Plus que la dépendance pour les jeux vidéos, l’accès massif aux jeux vidéos traduirait donc une fascination.

Comment la communauté scientifique explique-t-elle cette fascination pour les jeux vidéos ?

Les motivations apparaissent multiples :

  • la desinhibition : les jeux vidéos apparaissent comme des mondes « virtuels » où le joueur passe à l’action, sans crainte. Les « pulsions sadiques ou agressives » sont légitimées dans l’univers des jeux selon Michael Stora.
  • dans les univers virtuels, les joueurs recherchent aussi des règles, une reconnaissance, un système de récompense, de sanctions qui leur font défaut dans la vie « réelle ». Pour Serge Tisseron, « les jeux vidéos permettent de réaliser un théâtre de son monde intérieur et familial et constituent pour beaucoup un important levier autothérapeutique » ;
  • la puissance des images : « dans un monde dominé par l’image, l’adolescent prend sa revanche.
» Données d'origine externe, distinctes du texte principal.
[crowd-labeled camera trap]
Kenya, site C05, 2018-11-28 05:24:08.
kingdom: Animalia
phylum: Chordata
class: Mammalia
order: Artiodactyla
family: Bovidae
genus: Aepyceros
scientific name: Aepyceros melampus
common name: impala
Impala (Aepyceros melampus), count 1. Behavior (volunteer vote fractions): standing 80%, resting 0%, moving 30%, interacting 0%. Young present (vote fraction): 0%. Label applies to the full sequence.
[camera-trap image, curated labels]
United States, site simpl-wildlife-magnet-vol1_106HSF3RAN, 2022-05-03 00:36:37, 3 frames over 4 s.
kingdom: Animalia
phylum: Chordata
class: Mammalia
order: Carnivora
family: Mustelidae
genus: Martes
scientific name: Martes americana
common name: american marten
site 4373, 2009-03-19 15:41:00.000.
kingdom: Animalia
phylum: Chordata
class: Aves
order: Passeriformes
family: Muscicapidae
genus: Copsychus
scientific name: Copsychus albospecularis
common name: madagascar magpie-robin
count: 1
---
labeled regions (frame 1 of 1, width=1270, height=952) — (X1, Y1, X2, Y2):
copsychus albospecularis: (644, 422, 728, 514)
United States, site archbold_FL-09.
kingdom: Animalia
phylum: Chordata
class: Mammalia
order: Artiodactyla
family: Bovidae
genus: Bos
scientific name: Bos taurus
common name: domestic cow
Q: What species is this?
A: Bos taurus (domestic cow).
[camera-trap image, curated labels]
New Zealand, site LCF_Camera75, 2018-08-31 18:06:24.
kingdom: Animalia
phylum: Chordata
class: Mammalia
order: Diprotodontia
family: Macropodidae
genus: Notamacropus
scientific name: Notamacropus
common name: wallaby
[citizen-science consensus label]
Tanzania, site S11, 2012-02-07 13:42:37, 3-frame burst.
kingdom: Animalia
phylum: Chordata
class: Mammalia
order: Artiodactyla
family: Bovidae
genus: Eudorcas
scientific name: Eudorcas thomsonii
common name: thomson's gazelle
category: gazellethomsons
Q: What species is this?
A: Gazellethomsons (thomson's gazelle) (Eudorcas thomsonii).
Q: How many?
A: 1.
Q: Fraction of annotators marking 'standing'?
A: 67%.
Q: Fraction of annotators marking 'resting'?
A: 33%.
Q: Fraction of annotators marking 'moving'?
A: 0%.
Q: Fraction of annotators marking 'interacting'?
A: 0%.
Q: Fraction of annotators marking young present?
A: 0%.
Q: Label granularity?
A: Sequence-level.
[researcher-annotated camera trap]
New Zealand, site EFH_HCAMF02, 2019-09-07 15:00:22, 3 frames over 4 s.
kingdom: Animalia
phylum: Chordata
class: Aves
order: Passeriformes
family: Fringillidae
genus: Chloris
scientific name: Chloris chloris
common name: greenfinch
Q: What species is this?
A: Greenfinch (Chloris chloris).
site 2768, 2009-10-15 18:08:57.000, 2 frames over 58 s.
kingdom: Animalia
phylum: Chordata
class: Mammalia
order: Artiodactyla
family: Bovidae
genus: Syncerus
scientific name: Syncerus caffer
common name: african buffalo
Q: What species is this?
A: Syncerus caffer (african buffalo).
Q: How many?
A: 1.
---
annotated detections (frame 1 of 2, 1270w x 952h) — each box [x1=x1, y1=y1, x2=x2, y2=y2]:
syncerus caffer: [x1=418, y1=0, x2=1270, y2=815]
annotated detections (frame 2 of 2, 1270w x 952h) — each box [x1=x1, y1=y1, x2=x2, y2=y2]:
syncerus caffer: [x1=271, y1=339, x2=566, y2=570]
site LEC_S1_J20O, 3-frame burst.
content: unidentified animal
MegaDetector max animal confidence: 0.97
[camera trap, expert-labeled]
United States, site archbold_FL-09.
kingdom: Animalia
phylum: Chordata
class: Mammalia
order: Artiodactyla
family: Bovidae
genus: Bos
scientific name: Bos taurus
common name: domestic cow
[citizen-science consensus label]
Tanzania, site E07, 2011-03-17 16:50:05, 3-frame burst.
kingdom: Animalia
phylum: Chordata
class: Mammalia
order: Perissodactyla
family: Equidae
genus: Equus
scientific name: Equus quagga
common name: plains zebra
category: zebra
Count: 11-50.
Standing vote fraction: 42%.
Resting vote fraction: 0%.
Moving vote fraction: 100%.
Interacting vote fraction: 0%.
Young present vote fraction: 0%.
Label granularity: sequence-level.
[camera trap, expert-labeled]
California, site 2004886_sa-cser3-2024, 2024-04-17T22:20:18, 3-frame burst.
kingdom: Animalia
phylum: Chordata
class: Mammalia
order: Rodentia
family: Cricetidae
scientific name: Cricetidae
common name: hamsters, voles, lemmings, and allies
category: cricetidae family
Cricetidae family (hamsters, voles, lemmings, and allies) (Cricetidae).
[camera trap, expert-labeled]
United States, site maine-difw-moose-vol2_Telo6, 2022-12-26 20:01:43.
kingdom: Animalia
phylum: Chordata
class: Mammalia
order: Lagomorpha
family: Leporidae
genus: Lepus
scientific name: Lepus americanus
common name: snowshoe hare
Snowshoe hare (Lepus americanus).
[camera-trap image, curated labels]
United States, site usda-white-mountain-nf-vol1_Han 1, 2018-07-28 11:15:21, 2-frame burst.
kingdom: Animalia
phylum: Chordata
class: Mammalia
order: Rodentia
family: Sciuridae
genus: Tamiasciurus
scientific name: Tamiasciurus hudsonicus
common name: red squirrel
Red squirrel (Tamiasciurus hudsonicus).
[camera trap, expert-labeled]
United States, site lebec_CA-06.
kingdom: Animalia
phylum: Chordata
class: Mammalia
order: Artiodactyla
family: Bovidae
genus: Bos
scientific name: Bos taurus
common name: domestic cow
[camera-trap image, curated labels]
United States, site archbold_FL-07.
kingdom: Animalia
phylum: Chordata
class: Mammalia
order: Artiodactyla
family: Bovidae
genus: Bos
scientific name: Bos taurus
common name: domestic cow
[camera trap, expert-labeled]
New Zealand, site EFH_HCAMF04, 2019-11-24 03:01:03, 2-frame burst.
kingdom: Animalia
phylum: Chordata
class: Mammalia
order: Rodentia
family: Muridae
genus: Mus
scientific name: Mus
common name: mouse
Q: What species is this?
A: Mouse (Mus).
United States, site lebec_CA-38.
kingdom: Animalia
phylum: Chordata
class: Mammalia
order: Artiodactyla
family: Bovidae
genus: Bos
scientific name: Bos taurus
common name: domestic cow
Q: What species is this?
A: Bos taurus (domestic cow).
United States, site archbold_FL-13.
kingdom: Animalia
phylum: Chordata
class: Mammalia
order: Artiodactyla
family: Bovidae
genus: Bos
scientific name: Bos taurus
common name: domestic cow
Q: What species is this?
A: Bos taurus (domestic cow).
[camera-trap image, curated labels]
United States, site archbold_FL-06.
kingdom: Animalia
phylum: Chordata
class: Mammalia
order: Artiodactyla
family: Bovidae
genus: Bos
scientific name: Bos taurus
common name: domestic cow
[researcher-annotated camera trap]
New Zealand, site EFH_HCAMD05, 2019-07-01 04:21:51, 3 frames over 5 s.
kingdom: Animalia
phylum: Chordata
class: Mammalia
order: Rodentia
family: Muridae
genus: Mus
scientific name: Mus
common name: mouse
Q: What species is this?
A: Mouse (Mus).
Il le manipule, comme elle le manipule » pour Michael Stora. Ainsi, si la société émet des codes sur ce qu’il faut être (beau, mince, jeune), les jeux vidéos peuvent permettre d’être tout cela et même plus sans difficultés ;
  • se surpasser, dépasser les limites, les siennes et celles qui sont imposées : « Les dialogues tournent autour de la séduction. C’est une façon de flirter avec les limites » pour Michael Stora.
  • attrait de la compétition, volonté de progresser et d’améliorer ses compétences (où pour le moins celle du personnage auquel le joueur s’identifie) ;
  • certains jeux vidéos permettent d’acquérir de grandes richesses que l’on peut exposer et/ou d’obtenir un statut particulier au sein d’une communauté de joueurs. Le sentiment de toute puissance, d’être au-dessus des autres est alors une source de motivation forte pour les joueurs ;
  • fuir la réalité et s’évader de la vie réelle : « l’enfant angoissé, parce que ses parents ne se montrent pas disponibles ou lui mettent trop la pression » est plus susceptible d’addiction selon Gandelet. De ce point de vue, le risque de dépendance est alors souvent le reflet de difficultés intra-familiales. Le jeu vidéo apparaît alors comme un moyen de fuir un mal-être existant ou de s’évader d’un quotidien qui n’est plus apprécié ;

Caractéristiques addictogènes spécifiques des Massively Multiplayer Online Game (MMOG) :

Les MMOG, de part la participation d’un très grand nombre de joueurs simultanément via le réseau Internet et de part des modes spécifiques de fonctionnement internes dont les joueurs contribuent largement, présentent des caractéristiques favorables à la dépendance et les plus gros risques de dérives addictives chez des sujets fragiles.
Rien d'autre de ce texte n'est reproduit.